(AUFGABE): Schreibe den Text über das Lager Engerau von „Am 29. März“ bis „des Lagers Engerau.“ neu und setze dabei „Erinnerungstafel“ an die Stelle von „Gedenktafel“.
═════ VORLIEGENDER TEXT ═════
Am 29. März 2017 haben die Justizministerin und die Justizminister der Slowakei, Österreichs und Ungarns Lucia Žitňanská, Wolfgang Brandstetter und László Trócsányi eine Gedenktafel für die Opfer des Lagers Engerau enthüllt.

Künstler: Vladimír Chovan (Atelier 007, De­le­ná 7, Bratislava 841 07)

Finanzierung:
Nationalfonds der Republik Österreich
Zukunftsfonds der Republik Österreich
Österreichisches Bundesministerium für Justiz
Privatpersonen

Das heutige Restaurant Leberfinger, Viedenská cesta, 851 01 Bratislava-Petržalka, war von De­­zember 1944 bis Ende März 1945 Teil des Lagers Engerau.
Anfang Dezember kamen ca. 2.000 ungarische Juden in geschlossenen Waggons auf dem Bahnhof in Engerau an. Die deut­­sche Bauleitung „Unterabschnitt Engerau” ließ Gruppen zu je 120-150 Mann zu­sam­men­­stellen. Die Juden wurden in alten Baracken untergebracht, aber auch in Bauernhöfen, Scheu­­nen, Ställen und Kellern, also direkt bei der Ortsbevölkerung.
Wie in den anderen Lagern entlang des „Südostwalls” wurden die Juden von der SA sowie von „Politischen Leitern” bewacht. Die SA-Wache unterstand Scharführer Edmund Kratky, der später von Scharführer Erwin Falkner abgelöst wurde. Das Hauptquartier der SA, die von SA-Un­terabschnittleiter Gustav Terzer befehligt wurde, befand sich in Kittsee. Für die „Po­li­ti­schen Leiter” zuständig war NSDAP-Ortsgruppenleiter Karl Staroszinsky.
═════ BEREITGESTELLTE DATEN ═════
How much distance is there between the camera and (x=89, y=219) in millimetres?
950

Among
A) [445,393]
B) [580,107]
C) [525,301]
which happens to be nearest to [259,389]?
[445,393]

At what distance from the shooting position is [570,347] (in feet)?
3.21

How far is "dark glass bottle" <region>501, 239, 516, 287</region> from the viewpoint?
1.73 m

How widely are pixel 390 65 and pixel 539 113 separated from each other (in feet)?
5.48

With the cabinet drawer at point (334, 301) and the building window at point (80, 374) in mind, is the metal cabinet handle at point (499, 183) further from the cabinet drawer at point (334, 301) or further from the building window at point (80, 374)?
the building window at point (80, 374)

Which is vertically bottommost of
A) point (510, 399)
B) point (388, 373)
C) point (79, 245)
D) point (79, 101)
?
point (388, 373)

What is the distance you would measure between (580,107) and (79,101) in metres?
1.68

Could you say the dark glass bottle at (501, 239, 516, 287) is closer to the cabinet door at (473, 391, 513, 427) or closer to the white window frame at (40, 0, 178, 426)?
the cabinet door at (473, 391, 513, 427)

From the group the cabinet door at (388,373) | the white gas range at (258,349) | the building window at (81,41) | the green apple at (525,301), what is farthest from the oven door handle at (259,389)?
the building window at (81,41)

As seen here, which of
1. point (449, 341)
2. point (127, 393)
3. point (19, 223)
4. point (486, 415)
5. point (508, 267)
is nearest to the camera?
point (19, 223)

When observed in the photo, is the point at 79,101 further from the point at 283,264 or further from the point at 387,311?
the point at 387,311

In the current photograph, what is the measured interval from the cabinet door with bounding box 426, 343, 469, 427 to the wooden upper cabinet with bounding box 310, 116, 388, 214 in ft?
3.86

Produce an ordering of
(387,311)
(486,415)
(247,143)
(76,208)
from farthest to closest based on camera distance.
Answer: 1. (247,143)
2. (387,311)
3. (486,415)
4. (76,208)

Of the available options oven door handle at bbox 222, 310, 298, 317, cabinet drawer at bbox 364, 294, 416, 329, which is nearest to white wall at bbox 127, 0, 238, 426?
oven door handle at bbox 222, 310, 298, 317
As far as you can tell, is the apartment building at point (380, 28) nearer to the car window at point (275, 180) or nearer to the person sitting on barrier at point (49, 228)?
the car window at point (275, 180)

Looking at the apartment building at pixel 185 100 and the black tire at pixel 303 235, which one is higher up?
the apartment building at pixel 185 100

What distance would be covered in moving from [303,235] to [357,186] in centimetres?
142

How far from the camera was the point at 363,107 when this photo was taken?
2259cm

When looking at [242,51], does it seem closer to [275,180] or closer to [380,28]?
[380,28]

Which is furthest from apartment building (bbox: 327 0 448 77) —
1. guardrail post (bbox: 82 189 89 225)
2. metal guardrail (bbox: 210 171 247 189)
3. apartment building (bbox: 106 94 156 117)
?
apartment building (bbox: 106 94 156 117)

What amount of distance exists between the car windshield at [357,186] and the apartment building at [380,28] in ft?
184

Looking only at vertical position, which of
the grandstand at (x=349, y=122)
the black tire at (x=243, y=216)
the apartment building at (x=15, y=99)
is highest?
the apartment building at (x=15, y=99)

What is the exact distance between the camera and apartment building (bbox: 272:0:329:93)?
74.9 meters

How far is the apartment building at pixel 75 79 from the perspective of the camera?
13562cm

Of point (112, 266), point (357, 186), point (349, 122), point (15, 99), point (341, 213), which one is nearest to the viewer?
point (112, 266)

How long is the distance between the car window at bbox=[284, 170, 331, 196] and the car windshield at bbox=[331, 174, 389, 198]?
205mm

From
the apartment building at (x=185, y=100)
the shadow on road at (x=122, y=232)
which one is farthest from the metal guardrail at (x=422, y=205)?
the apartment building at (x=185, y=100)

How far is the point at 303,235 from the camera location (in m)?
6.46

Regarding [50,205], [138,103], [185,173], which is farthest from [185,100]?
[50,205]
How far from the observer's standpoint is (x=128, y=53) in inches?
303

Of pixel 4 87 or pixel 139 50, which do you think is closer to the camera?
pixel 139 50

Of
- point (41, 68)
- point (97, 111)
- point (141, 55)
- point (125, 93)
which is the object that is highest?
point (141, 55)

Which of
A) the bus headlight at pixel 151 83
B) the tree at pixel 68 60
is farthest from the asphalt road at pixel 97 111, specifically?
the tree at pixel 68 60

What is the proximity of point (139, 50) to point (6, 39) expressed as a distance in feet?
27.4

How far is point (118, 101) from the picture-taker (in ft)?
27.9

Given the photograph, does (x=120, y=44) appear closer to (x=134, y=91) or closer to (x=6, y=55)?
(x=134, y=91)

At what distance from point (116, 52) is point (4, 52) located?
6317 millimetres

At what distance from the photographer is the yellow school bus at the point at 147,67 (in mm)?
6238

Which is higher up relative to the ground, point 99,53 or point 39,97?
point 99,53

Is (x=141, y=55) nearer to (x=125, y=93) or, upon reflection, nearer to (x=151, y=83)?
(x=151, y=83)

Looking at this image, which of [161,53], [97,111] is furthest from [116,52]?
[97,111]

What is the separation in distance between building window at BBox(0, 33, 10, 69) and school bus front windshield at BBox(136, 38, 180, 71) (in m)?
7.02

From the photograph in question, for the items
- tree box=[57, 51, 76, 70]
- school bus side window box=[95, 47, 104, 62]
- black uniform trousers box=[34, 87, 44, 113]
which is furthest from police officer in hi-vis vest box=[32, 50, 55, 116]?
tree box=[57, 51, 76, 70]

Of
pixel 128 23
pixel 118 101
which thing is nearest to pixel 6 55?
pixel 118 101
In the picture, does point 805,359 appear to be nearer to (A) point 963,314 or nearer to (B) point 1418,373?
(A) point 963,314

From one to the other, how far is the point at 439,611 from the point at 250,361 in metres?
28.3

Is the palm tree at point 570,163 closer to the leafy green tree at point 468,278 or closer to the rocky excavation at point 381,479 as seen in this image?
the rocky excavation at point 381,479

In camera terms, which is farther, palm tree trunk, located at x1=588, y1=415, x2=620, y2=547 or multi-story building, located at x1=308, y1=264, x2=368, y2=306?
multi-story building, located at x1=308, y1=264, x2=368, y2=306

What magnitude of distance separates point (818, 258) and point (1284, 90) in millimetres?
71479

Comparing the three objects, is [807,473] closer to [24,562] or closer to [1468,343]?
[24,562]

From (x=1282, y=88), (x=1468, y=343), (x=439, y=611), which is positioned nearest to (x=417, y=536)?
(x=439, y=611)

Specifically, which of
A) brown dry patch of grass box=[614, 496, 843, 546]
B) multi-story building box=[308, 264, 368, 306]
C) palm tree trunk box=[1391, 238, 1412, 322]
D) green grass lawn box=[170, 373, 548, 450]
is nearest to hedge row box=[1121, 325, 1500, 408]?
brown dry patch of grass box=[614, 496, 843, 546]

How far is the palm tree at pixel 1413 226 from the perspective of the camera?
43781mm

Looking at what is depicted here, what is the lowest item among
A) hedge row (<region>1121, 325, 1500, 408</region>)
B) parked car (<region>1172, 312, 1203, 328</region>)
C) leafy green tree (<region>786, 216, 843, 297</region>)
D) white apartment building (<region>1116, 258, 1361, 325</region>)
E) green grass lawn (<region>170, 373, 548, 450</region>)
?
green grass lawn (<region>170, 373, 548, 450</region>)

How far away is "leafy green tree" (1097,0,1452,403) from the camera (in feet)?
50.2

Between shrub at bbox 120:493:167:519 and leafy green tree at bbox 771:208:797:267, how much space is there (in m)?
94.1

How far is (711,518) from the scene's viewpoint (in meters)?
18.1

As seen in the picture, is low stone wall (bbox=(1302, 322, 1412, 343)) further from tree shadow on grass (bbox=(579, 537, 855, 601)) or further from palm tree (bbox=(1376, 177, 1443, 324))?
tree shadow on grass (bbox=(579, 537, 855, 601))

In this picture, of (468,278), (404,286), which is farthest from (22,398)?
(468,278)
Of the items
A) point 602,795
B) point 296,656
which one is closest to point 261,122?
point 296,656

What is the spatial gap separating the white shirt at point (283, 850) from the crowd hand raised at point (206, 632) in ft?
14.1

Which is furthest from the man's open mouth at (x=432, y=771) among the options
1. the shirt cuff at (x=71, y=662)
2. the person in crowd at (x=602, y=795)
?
═════
(ERGEBNIS):
Am 29. März 2017 haben die Justizministerin und die Justizminister der Slowakei, Österreichs und Ungarns Lucia Žitňanská, Wolfgang Brandstetter und László Trócsányi eine Erinnerungstafel für die Opfer des Lagers Engerau enthüllt.

Künstler: Vladimír Chovan (Atelier 007, De­le­ná 7, Bratislava 841 07)

Finanzierung:
Nationalfonds der Republik Österreich
Zukunftsfonds der Republik Österreich
Österreichisches Bundesministerium für Justiz
Privatpersonen

Das heutige Restaurant Leberfinger, Viedenská cesta, 851 01 Bratislava-Petržalka, war von De­­zember 1944 bis Ende März 1945 Teil des Lagers Engerau.